Because, first and foremost, the parable of the Good Samaritan is a picture of what Jesus has done for you. Jesus, and Jesus alone, is the Good Samaritan who has compassion. He left His throne in the glory of heaven to become your neighbor. He risks His own safety while scoundrels and robbers are roaming about. He stops to give you aid. He pours on you oil and wine. He gives up His own comfort and convenience to bring you to the inn of the holy Christian Church. And Jesus sets up an all-expenses-paid stay there promising to return. Jesus is the one who has and continues to show you mercy. Amen.
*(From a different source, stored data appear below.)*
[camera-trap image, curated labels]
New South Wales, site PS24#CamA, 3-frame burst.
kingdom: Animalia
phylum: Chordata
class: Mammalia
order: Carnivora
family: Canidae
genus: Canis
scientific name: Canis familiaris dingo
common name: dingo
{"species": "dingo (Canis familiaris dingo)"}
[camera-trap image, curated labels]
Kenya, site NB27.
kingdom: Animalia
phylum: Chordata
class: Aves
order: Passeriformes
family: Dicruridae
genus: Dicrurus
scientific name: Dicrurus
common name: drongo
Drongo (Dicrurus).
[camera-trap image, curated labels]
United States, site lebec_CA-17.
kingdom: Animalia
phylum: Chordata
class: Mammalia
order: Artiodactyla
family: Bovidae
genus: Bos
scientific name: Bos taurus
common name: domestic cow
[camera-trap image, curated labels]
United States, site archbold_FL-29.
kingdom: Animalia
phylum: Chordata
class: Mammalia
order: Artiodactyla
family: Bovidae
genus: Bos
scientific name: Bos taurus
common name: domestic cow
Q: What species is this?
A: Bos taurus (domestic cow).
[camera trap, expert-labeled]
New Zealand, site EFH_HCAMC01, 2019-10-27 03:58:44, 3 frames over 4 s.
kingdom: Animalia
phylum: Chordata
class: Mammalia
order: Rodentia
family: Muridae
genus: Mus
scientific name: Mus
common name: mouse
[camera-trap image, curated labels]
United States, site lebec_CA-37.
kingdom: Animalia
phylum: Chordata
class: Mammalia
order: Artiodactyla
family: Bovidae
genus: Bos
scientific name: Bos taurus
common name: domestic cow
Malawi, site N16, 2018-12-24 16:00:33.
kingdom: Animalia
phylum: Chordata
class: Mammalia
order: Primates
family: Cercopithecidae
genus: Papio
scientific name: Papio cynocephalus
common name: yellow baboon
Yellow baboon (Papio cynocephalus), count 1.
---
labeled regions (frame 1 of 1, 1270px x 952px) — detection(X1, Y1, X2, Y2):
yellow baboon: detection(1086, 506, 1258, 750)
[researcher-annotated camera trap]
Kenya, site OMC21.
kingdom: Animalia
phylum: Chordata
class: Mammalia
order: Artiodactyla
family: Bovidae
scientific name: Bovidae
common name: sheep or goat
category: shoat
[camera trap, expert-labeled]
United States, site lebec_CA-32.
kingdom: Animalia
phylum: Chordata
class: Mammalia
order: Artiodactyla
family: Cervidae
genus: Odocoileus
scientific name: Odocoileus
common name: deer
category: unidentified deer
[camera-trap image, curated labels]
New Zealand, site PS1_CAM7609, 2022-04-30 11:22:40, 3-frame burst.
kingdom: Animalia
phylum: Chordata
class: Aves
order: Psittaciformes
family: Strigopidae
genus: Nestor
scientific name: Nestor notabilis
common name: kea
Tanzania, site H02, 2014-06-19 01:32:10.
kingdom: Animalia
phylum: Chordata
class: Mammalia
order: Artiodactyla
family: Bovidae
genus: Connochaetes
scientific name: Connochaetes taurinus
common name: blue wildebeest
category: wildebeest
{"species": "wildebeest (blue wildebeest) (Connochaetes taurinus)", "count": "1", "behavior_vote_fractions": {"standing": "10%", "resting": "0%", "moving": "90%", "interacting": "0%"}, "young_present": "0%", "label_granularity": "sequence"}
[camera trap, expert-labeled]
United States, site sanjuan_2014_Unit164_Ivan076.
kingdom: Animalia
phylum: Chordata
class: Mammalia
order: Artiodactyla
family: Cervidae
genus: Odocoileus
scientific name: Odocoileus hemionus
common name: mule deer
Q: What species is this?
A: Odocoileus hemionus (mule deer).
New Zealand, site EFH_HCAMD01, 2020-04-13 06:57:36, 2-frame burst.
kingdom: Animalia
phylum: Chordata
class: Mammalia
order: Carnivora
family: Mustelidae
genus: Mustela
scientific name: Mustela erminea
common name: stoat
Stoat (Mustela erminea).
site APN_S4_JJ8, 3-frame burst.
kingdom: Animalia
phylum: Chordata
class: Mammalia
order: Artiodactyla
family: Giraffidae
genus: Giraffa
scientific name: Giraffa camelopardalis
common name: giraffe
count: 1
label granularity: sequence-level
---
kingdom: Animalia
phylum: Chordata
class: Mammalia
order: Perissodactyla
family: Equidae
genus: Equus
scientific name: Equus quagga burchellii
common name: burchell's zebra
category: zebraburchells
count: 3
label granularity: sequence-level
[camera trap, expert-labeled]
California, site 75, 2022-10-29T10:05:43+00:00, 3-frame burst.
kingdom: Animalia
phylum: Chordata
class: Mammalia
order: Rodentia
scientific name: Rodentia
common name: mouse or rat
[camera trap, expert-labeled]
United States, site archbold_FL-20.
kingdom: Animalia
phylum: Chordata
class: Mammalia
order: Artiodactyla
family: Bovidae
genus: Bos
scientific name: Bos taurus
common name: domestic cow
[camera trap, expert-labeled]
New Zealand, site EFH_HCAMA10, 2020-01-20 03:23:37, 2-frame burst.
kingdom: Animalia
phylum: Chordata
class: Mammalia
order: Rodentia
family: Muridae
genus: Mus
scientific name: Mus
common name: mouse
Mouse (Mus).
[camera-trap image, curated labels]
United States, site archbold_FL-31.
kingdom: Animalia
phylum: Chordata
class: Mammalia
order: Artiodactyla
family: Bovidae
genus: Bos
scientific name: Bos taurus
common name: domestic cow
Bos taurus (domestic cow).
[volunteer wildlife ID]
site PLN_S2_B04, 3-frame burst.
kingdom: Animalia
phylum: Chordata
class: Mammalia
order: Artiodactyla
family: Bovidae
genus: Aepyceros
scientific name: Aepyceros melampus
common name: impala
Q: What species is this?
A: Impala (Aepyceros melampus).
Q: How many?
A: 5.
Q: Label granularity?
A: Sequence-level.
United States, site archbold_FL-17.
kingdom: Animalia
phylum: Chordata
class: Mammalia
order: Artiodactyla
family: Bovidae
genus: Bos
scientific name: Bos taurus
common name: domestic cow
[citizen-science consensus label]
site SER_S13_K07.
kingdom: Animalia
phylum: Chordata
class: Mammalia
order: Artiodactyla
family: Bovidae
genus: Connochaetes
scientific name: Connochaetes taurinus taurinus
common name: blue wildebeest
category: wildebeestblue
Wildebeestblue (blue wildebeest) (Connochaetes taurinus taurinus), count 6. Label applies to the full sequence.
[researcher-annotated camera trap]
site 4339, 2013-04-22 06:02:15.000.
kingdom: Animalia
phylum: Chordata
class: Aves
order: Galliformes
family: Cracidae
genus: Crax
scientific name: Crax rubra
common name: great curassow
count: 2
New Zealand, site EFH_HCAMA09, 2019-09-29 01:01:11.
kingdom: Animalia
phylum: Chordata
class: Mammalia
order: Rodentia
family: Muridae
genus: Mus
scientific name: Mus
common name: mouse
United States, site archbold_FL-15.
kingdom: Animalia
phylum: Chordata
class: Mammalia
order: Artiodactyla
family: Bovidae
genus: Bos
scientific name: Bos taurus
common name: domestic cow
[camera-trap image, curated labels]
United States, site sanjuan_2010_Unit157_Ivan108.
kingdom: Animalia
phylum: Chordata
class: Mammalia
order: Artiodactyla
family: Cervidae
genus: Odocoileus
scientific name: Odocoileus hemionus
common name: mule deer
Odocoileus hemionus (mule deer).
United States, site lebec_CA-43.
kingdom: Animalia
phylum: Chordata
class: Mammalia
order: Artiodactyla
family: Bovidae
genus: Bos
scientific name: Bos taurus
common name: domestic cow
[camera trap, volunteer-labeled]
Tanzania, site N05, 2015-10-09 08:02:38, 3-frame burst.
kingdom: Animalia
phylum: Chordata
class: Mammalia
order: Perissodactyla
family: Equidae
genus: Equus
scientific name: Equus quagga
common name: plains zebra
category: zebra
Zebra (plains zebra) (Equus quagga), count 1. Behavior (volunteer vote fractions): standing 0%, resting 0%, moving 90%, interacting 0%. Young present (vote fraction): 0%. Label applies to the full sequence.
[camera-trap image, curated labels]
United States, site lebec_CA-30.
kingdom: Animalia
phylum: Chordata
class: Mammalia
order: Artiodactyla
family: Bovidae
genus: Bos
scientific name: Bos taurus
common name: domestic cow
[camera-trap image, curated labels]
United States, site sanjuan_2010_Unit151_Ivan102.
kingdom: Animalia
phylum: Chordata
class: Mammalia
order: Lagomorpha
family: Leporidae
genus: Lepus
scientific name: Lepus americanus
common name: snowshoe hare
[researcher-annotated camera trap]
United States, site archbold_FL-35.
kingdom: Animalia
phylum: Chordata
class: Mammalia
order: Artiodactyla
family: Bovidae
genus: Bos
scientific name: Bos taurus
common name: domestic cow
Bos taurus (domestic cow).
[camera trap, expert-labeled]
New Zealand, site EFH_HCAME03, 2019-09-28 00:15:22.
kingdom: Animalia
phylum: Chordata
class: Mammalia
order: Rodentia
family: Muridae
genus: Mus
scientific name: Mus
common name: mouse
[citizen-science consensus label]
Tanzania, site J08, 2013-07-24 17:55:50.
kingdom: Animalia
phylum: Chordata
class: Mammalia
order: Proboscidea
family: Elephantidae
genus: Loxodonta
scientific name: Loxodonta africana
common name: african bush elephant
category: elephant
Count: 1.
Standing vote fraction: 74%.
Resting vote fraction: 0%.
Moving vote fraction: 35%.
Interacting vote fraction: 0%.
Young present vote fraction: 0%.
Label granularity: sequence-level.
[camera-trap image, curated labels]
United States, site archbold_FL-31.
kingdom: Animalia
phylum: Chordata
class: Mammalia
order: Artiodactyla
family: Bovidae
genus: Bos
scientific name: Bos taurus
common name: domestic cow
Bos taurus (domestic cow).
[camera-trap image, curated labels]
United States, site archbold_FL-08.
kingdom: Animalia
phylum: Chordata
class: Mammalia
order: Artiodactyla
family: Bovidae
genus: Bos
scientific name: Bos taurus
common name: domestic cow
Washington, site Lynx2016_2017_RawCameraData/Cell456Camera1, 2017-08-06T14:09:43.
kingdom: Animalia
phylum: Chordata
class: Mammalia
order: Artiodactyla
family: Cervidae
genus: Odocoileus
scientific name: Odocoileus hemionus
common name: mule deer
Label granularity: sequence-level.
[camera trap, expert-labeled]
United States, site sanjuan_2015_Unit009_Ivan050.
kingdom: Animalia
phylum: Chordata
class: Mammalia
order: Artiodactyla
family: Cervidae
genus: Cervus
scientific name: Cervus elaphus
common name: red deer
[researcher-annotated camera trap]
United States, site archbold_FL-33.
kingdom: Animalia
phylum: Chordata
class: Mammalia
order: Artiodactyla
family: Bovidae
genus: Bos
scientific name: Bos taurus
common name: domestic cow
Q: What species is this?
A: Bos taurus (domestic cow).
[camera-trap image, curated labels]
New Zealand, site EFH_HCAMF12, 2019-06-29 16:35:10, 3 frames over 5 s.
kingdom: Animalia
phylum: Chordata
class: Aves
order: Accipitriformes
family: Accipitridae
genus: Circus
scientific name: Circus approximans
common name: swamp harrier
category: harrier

The peace of God, which surpasses all understanding, will guard your hearts and minds in Christ Jesus. Amen.
Additional thoughts on the text that were removed from the sermon:
You can’t do something to gain an inheritance. All Scripture shows that God’s people do not inherit eternal life by doing something. As our Epistle Text (Gal. 3:15-22) said, the inheritance of eternal life has always and will always come through the promise of God. The lawyer knew this. He knew exactly what he must do to have eternal life. Love God perfectly and love his neighbor perfectly which is exactly how Jesus Himself sums up the Law (Mt. 22:34-40). Jesus tells the lawyer, “Bingo! Do this, and you will live.”But Jesus might just as well have said, “Yup. Go to hell.”
And the lawyer gets it. He sees how he is stuck in his sin. The Law has exposed him for the wretched sinner that he is. The Law has left him scared and confused because he doesn’t know the Gospel. He wants an out and clamors for a loophole. He asks, “Well, who is my neighbor? Whom should I love?”
But every Sunday school student knows the answer. “Who is my neighbor?” Everyone. “Whom should I love?” Everyone and without fail. But Jesus doesn’t tell the parable to answer the question, “Who is my neighbor?” Jesus tells the parable to change the question to get the answer He wants. The point of the parable is not to teach us to love everyone. Scripture teaches that all over the place but here, not in this parable.
Instead, Jesus tells the parable because He wants to show the lawyer and you hope. Jesus wants to show you what God mercifully does for you. He wants your eyes to see and your ears to hear the Gospel.